SIGAP88
PORTAL BERITA JAWA TIMUR
Madura Raya

Babinsa Waru Turun ke Lahan, Bantu Petani Rawat Tanaman Jagung di Pamekasan

Oleh Yuli Lailatul Fitriyah   |   29 Agustus 2026   |   13:02 WIB
Babinsa Waru Turun ke Lahan, Bantu Petani Rawat Tanaman Jagung di Pamekasan

PAMEKASAN | SIGAP88 — Di antara barisan tanaman jagung di Dusun Lembanah, Desa Waru Timur, Kecamatan Waru, Kabupaten Pamekasan, aktivitas pertanian berjalan seperti biasa. Namun, hari itu Nasir tidak bekerja seorang diri.

Babinsa Koramil 0826-10/Waru, Sertu Iwan Ripto, ikut turun ke lahan. Tangannya membantu membersihkan gulma yang tumbuh di sekitar tanaman jagung milik Nasir.

Tidak ada seremoni. Tidak pula sekadar berdiri melihat dari pinggir lahan. Pendampingan dilakukan dengan ikut mengerjakan bagian sederhana dari perawatan tanaman yang justru menentukan bagaimana jagung dapat tumbuh tanpa terlalu banyak gangguan.

Gulma yang dibiarkan tumbuh dapat menjadi pesaing bagi tanaman utama. Air dan unsur hara yang semestinya diserap jagung ikut diperebutkan, sehingga pengendaliannya menjadi bagian penting dalam pemeliharaan tanaman.

Bagi Sertu Iwan, keterlibatan langsung di lahan merupakan salah satu cara Babinsa menjalankan pendampingan kepada masyarakat di wilayah binaannya.

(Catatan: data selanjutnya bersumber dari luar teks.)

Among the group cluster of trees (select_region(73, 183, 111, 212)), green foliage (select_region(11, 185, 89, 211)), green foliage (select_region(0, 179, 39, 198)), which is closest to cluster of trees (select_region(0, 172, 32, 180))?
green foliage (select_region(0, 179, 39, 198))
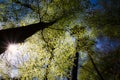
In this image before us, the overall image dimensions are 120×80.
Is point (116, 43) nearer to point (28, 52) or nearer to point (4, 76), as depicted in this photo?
point (28, 52)

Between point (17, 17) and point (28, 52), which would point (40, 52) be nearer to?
point (28, 52)

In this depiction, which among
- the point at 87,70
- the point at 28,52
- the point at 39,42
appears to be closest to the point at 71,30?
the point at 39,42

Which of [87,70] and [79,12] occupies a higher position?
[79,12]

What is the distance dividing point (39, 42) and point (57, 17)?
3.23m

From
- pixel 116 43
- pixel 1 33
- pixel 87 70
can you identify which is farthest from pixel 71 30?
pixel 87 70

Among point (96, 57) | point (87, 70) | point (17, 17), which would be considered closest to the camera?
point (17, 17)

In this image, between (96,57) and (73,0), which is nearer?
(73,0)

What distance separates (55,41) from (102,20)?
4754mm

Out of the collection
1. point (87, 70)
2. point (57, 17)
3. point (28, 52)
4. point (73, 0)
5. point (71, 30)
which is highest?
point (73, 0)

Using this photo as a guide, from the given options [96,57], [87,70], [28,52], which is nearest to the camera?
[28,52]

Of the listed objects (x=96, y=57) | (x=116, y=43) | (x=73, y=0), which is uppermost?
(x=73, y=0)

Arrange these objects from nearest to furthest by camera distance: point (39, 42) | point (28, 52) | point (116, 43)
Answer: point (39, 42), point (28, 52), point (116, 43)

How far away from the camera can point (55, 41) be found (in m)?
17.8

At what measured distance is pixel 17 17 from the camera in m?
15.7
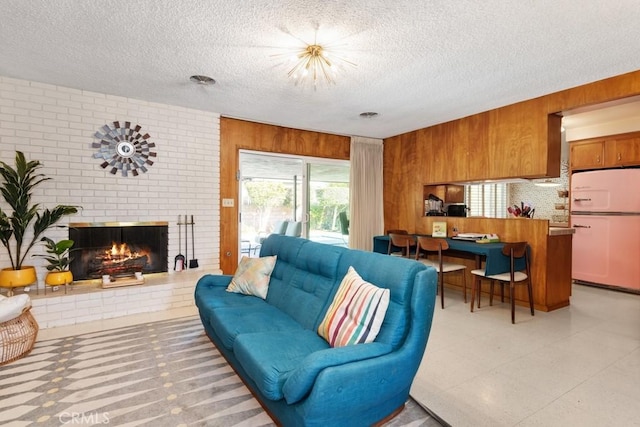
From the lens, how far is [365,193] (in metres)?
5.63

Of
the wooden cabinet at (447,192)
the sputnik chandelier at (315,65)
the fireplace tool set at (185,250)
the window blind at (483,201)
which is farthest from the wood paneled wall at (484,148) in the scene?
the fireplace tool set at (185,250)

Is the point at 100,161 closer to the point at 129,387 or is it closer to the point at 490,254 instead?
the point at 129,387

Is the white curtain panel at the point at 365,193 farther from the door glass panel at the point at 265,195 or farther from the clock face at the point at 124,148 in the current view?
the clock face at the point at 124,148

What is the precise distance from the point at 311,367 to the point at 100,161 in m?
3.61

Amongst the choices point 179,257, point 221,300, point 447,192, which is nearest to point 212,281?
point 221,300

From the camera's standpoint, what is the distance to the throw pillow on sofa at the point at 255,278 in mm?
2857

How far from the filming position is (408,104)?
3.92 m

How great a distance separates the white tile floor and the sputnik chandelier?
2.57 meters

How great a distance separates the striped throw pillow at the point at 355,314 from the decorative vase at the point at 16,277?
10.1 ft

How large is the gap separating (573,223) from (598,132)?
144 cm

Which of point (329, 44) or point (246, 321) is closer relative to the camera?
point (246, 321)

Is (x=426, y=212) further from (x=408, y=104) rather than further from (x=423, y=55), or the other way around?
(x=423, y=55)

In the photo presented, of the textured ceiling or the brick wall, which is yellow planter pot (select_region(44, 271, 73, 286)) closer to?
the brick wall

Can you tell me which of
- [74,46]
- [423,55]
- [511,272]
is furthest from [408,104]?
[74,46]
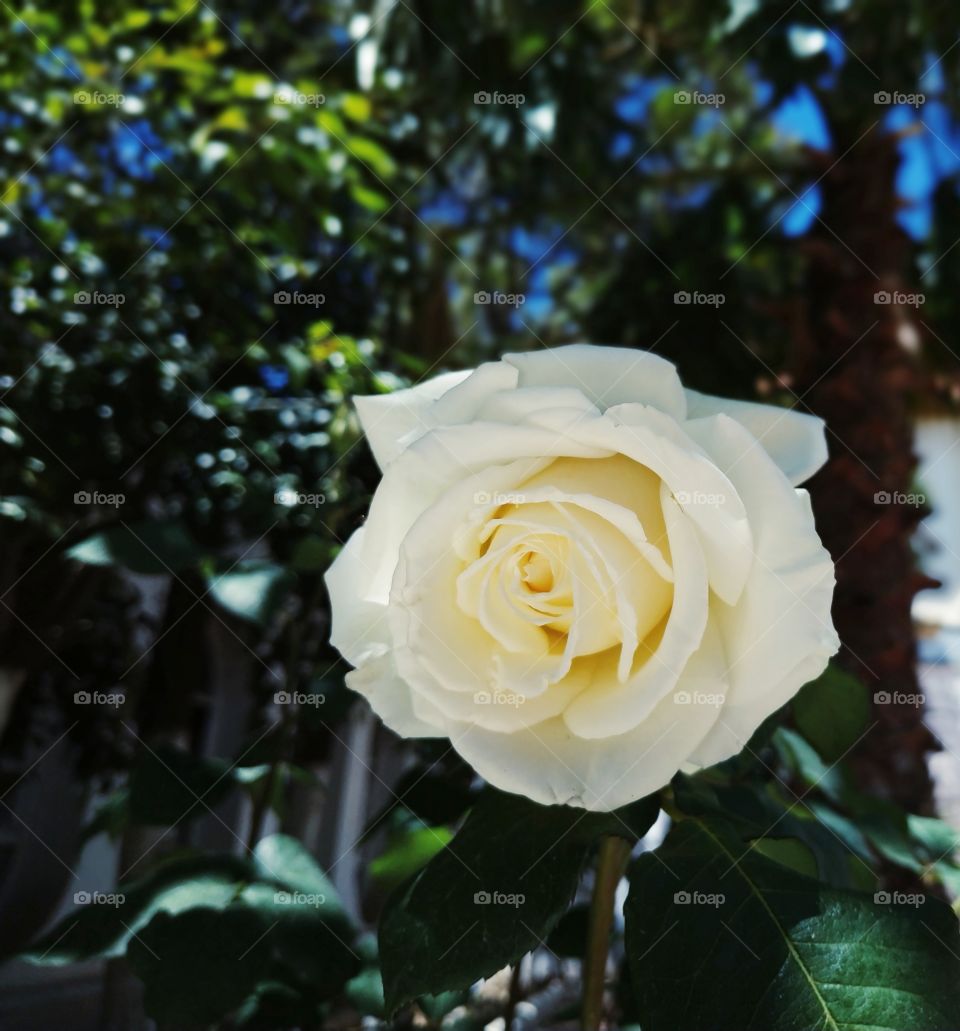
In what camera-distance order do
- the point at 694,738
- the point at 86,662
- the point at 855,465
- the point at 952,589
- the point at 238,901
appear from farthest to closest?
the point at 952,589, the point at 86,662, the point at 855,465, the point at 238,901, the point at 694,738

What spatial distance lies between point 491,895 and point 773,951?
0.48 feet

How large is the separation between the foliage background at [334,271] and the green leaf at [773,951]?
2.15ft

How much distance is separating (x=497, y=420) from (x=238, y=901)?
49 cm

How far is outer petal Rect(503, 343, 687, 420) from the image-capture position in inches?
19.5

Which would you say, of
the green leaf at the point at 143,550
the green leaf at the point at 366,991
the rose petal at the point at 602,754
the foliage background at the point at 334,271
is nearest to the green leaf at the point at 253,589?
the green leaf at the point at 143,550

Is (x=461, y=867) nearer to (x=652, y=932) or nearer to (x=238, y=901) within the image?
(x=652, y=932)

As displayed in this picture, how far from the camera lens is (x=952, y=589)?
5.44 meters

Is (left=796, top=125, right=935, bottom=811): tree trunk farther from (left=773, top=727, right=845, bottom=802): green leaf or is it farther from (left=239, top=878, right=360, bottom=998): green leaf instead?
(left=239, top=878, right=360, bottom=998): green leaf

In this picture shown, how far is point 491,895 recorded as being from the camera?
518 millimetres

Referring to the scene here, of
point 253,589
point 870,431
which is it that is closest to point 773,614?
point 253,589

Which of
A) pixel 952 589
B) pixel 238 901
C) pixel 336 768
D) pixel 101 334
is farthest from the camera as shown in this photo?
pixel 952 589

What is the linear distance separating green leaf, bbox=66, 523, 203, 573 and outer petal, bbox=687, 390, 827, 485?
514mm

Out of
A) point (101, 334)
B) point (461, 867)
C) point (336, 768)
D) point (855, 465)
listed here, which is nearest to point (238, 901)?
point (461, 867)

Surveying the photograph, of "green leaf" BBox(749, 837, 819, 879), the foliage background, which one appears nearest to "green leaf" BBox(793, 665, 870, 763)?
"green leaf" BBox(749, 837, 819, 879)
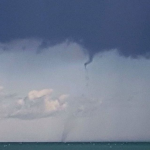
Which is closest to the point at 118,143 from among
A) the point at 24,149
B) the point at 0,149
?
the point at 24,149

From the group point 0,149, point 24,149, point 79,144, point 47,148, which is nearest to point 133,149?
point 79,144

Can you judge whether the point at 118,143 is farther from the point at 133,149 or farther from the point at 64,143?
the point at 64,143

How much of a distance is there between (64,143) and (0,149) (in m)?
1.29

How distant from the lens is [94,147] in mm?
7730

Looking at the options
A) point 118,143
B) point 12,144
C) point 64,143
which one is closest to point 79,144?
point 64,143

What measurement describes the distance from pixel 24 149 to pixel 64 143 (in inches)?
32.5

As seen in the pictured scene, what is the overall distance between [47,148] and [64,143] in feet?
1.25

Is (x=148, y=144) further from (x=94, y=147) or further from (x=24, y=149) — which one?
(x=24, y=149)

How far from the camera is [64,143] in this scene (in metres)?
7.48

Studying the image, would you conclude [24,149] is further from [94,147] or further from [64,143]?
[94,147]

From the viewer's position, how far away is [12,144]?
7566mm

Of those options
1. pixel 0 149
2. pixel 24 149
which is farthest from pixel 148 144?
pixel 0 149

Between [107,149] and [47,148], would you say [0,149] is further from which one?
[107,149]

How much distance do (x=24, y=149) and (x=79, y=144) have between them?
44.1 inches
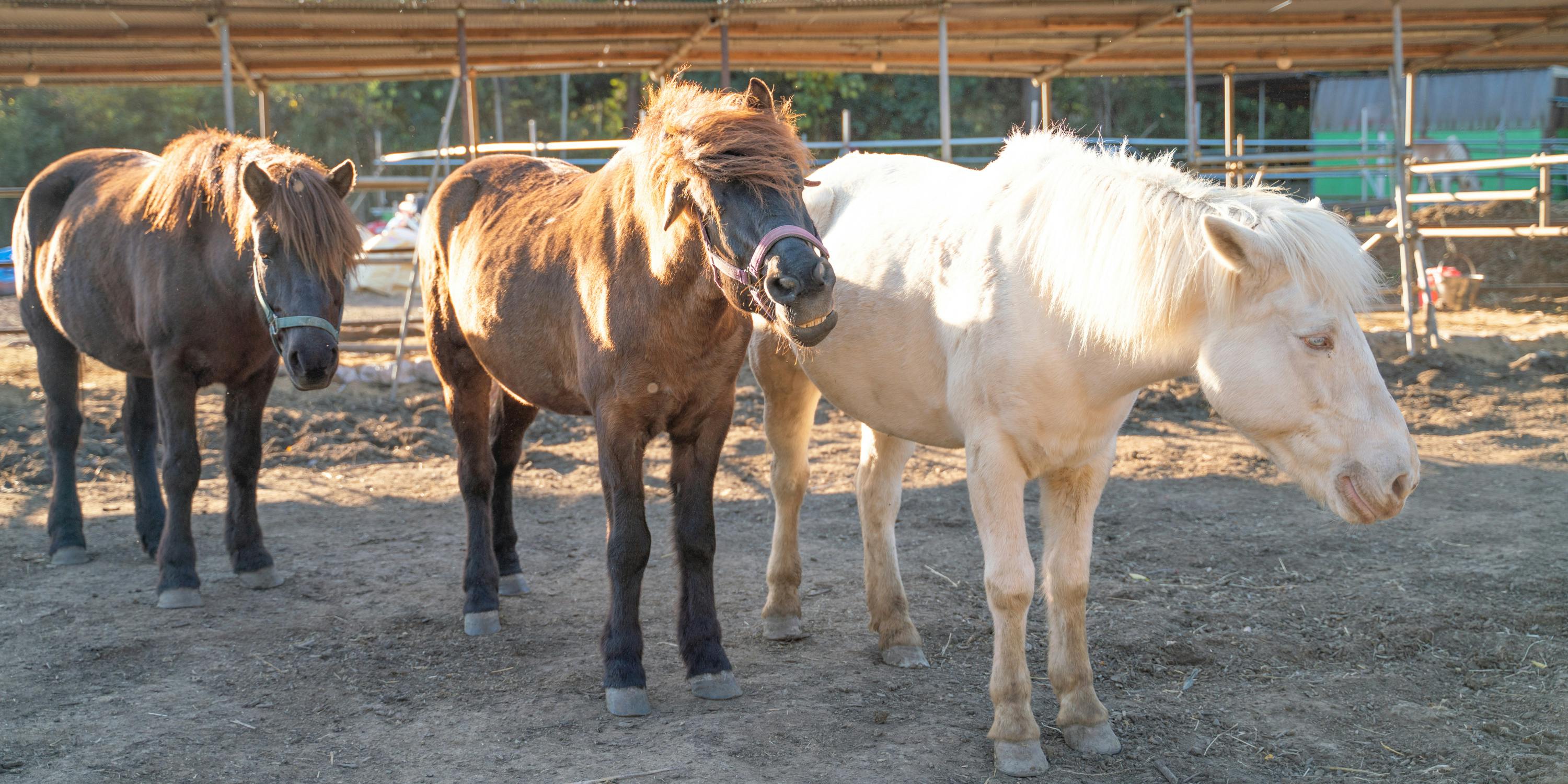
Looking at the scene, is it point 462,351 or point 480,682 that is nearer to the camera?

“Kami berupaya hadir dan membantu petani dalam merawat tanaman, sehingga tanaman jagung dapat tumbuh secara optimal,” kata Sertu Iwan Ripto.Sabtu(29/8)

Pendampingan seperti itu juga membuka ruang komunikasi yang lebih dekat. Di tengah pekerjaan membersihkan gulma, Babinsa dapat melihat langsung kondisi tanaman sekaligus mendengar persoalan yang dihadapi petani.

“Melalui pendampingan secara langsung, kami juga dapat berkomunikasi dan mengetahui kendala yang dihadapi para petani,” ujarnya.

Bagi Nasir, kehadiran Babinsa bukan sekadar kunjungan. Bantuan tenaga di tengah aktivitas perawatan tanaman membuat pekerjaan di lahan terasa lebih ringan.

“Kami sangat berterima kasih atas kepedulian dan bantuan Babinsa. Kehadirannya sangat membantu kami dalam merawat tanaman jagung,” ungkap Nasir.

Pertemuan di lahan jagung itu pada akhirnya memperlihatkan bentuk pendampingan yang sederhana: hadir, melihat kondisi warga dari dekat, lalu ikut bekerja.

Sebab bagi petani, perhatian tidak selalu harus hadir dalam bentuk program besar. Kadang, kehadiran seseorang yang bersedia turun ke tanah dan membantu pekerjaan di antara tanaman justru menjadi bentuk kepedulian yang paling mudah dirasakan.